__WRITTEN EXERCISE__.
Print out every line, exactly as written.

__SUPPLIED MATERIAL__.
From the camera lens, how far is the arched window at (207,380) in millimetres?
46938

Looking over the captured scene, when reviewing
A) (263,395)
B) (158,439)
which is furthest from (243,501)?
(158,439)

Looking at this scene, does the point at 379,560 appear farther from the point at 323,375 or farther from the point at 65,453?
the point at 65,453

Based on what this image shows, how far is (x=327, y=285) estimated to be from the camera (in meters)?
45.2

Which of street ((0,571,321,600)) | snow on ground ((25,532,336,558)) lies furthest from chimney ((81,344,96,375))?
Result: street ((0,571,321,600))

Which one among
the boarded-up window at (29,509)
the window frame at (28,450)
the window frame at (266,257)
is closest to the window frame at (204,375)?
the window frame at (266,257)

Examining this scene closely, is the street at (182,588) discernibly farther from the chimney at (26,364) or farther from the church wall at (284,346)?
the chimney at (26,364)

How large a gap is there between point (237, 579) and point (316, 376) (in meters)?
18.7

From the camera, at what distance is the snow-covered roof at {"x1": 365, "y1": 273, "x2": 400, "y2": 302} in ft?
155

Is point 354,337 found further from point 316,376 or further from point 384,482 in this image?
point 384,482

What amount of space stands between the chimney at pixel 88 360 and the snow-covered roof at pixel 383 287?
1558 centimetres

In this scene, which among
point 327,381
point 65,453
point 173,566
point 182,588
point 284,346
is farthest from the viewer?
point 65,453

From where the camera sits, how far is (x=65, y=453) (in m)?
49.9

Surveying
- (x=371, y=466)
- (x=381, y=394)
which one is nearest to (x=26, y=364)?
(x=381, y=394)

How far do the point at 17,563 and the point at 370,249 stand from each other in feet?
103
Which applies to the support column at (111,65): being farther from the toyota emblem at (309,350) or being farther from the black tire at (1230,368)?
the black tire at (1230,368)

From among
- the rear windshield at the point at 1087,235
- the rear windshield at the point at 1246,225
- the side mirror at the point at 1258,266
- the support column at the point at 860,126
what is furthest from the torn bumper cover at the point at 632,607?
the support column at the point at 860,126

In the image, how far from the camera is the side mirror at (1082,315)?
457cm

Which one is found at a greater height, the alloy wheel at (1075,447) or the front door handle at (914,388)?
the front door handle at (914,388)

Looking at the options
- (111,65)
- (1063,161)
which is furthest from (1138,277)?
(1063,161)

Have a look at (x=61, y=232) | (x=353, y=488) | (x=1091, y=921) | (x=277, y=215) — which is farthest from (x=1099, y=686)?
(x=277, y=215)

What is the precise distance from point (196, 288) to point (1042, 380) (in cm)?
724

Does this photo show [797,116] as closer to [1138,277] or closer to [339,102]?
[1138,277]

__FULL ANSWER__.
From the camera lens, how far is the arched window at (207,380) in millimetres?
46938

Looking over the captured scene, when reviewing
A) (263,395)
B) (158,439)
which is furthest from (243,501)?
(158,439)

Looking at this scene, does the point at 379,560 appear farther from the point at 323,375 or farther from the point at 65,453?
the point at 65,453

Based on what this image shows, how far is (x=327, y=285) estimated to be from the camera (in meters)?
45.2

Which of street ((0,571,321,600)) | snow on ground ((25,532,336,558)) lies furthest from chimney ((81,344,96,375))?
Result: street ((0,571,321,600))

Which one among
the boarded-up window at (29,509)
the window frame at (28,450)
the window frame at (266,257)
is closest to the window frame at (204,375)?
the window frame at (266,257)

Examining this scene closely, is the street at (182,588) discernibly farther from the chimney at (26,364) or farther from the church wall at (284,346)?
the chimney at (26,364)

How large a gap is there between point (237, 579) and point (316, 376) (in meters)?
18.7

From the camera, at what distance is the snow-covered roof at {"x1": 365, "y1": 273, "x2": 400, "y2": 302} in ft?
155

Is point 354,337 found further from point 316,376 or further from point 384,482 in this image?
point 384,482

What amount of space stands between the chimney at pixel 88 360 and the snow-covered roof at pixel 383 287?
1558 centimetres

In this scene, which among
point 327,381
point 65,453
point 173,566
point 182,588
point 284,346
is farthest from the viewer?
point 65,453

From where the camera sits, how far is (x=65, y=453) (in m)?
49.9

Surveying
- (x=371, y=466)
- (x=381, y=394)
which one is nearest to (x=26, y=364)?
(x=381, y=394)

How far do the point at 17,563 and the point at 370,249 stand from each other in feet?
103
Which applies to the support column at (111,65): being farther from the toyota emblem at (309,350) or being farther from the black tire at (1230,368)?
the black tire at (1230,368)

From among
- the rear windshield at the point at 1087,235
- the rear windshield at the point at 1246,225
- the side mirror at the point at 1258,266
- the support column at the point at 860,126
what is furthest from the torn bumper cover at the point at 632,607?
the support column at the point at 860,126

In the image, how far from the camera is the side mirror at (1082,315)?
457cm

Which one is found at a greater height, the alloy wheel at (1075,447) or the front door handle at (914,388)?
the front door handle at (914,388)

Looking at the options
- (111,65)
- (1063,161)
which is furthest from (1138,277)?
(1063,161)

Have a look at (x=61, y=232) | (x=353, y=488) | (x=1091, y=921) | (x=277, y=215) — which is farthest from (x=1099, y=686)?
(x=277, y=215)

What is the precise distance from point (196, 288) to point (1042, 380) (in cm)?
724

Does this photo show [797,116] as closer to [1138,277] or closer to [339,102]?
[1138,277]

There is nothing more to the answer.